How to Become A Home Health Aide

People who work as heath aides in different home environments and help their clients in performing various day-today tasks are called Home Health Aides.

Should I Become a Home Health Aide?

Typically, Home Health Aides help patients who have certain physical or mental health issues and cannot perform tasks that involve physical movement and strength. Common duties of people in this profession include,

  • Cooking meals
  • Helping clients take baths/showers
  • Run various errands inside/outside the house
  • Keep track of medications and so on

Education Required

Although no formal education is required, a high school diploma or equivalent is preferred by employers

Major Requirement

Not Applicable


Requirements vary by state but, CPR or NAHC certifications may be required


Formal training may be required by some states

Key Skills

Detail-oriented, Patience, Integrity, Stamina and Communication skills

Annual Mean Salary


Job Outlook

36% for Home Health Aides and Personal Care Aides (Much faster than average)

Source: U.S. Bureau of Labor Statistics (2018)

As per the data reported by the U.S. Bureau of Labor Statistics in 2018, the Home Health Aides earned an annual mean income of $25,330 which approx. amounts to $12.18 mean wage per hour.
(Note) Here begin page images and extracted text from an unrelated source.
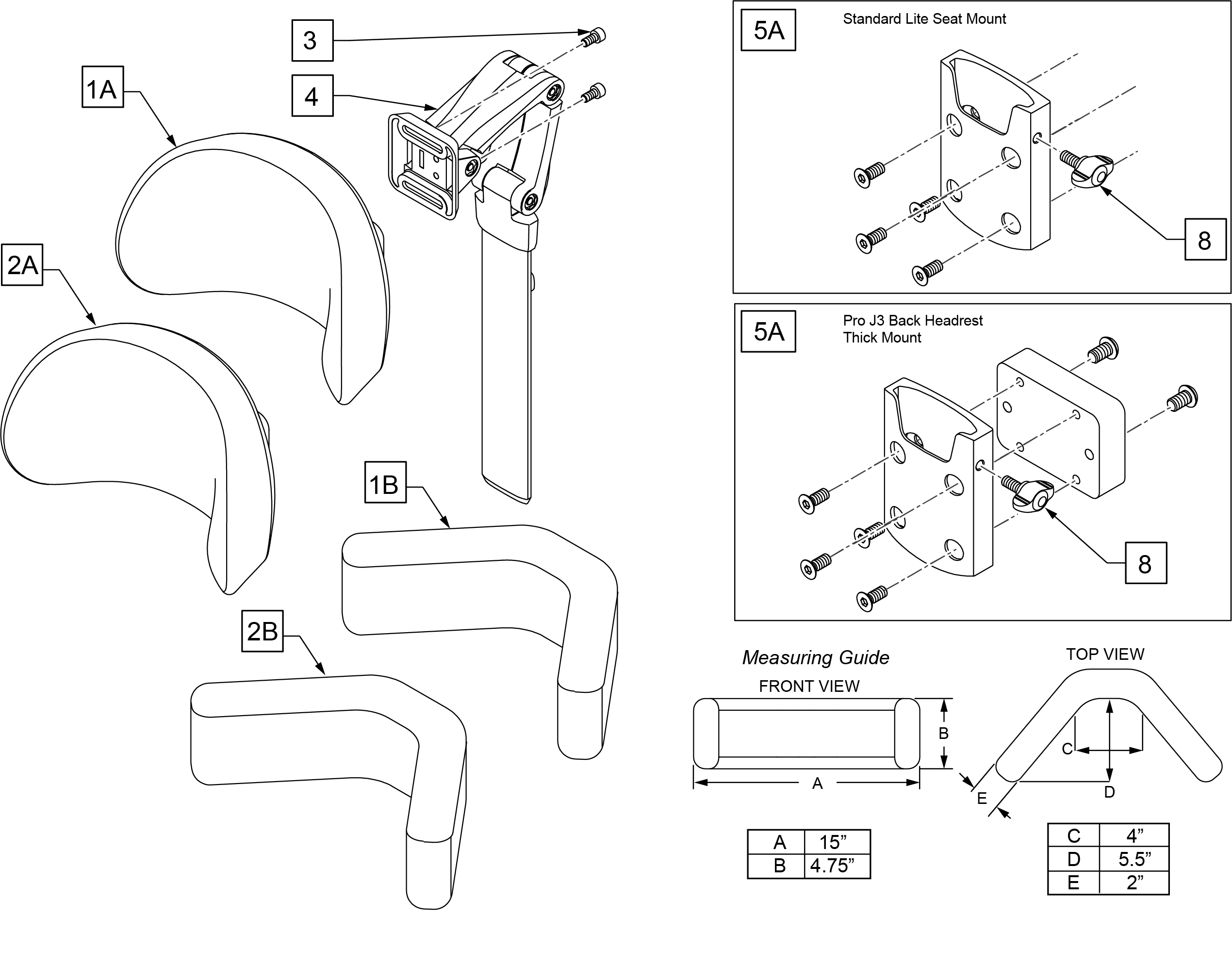 3

4

1A

2A

1B

2B

5A

Standard Lite Seat Mount

8

5A

Pro J3 Back Headrest
Thick Mount

8

Measuring Guide

FRONT VIEW

B

A

TOP VIEW

C

D

E

| A | 15” |
|---|---|
| B | 4.75” |

| C | 4” |
|---|---|
| D | 5.5” |
| E | 2” |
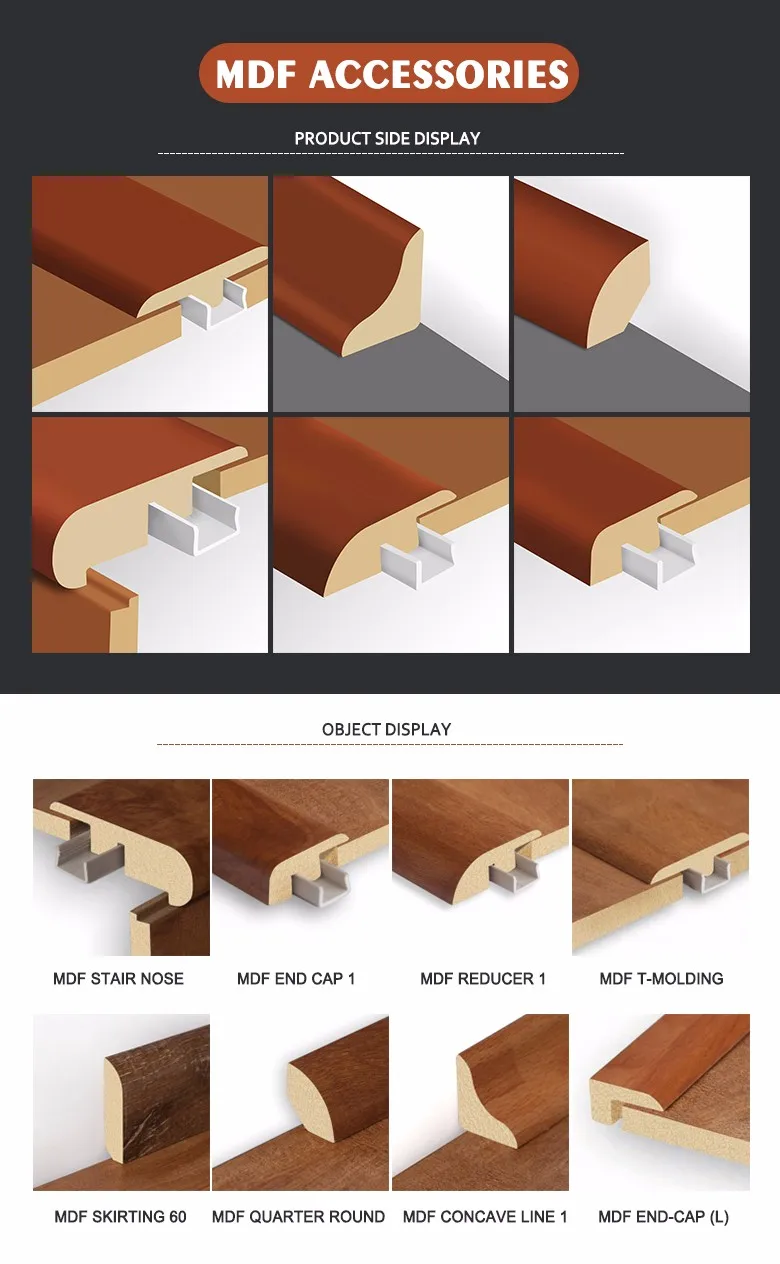 MDF ACCESSORIES

PRODUCT SIDE DISPLAY

OBJECT DISPLAY

MDF STAIR NOSE

MDF END CAP 1

MDF REDUCER 1

MDF T-MOLDING

MDF SKIRTING 60

MDF QUARTER ROUND

MDF CONCAVE LINE 1

MDF END-CAP (L)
In addition to that, BLS reported the Social Advocacy Organizations as the highest paying industry with an annual mean income of $42,290. Apart from that, BLS website listed New York as the state with the highest level of employment (191,820) and Nevada as the top paying state for this career with an annual mean salary of $35,450.

Career Requirements

Individuals who work in this profession are required to have excellent interpersonal or communication skills since they are required to understand their clients’ needs and work with them in close proximity. Employers prefer hiring candidates who are compassionate, competent, physically fit and active, respectful, detail-oriented and have an overall professional demeanor. Adhering to the employers’ rules is a very important aspect of this job. Home Health Aids must be trained in dressing wounds and have basic understanding of medical terms to follow instructions provided by healthcare professionals. Clients prefer working with individuals who make them feel comfortable and are reliable.

Steps to Becoming a Home Health Aide

If you want to help others in need and work as a Home Health Aide, you need to go through the guidelines given below.

Step-1: Educational Requirements

Although this field does not require formal education or training but completing a high school diploma or a GED is a must. Home Health Aides may also complete some non-degree courses or certifications from community, vocational or technical colleges to advance their careers.

Step-2: Training   

Even though no formal training is needed, Home Health Aides may get some training in house chores. For instance, they may learn to cook various nutritious dishes to cater dietary requirements or their clientele. In addition to that, they may acquire some medical training regarding cleaning and dressing wounds or performing first-aid etc.

Some states require Home Health Aides to acquire state approved certifications and requirements vary for each state. Some states offer special programs with a combination of on-the-job training in areas like, nutrition, recording vital signs, treating infectious wounds, techniques of maintaining personal hygiene and so on.

Step-3: Licensure or Certifications

As mentioned above, licensure or certification is optional. However, a few states require its Home Health Aides to at least have formal training to be certified. The requirements of certifications vary for each state. Typically, completing a formal training program from a community, technical or vocational college, clearing a written exam and a background check are pre-requisites to getting certified.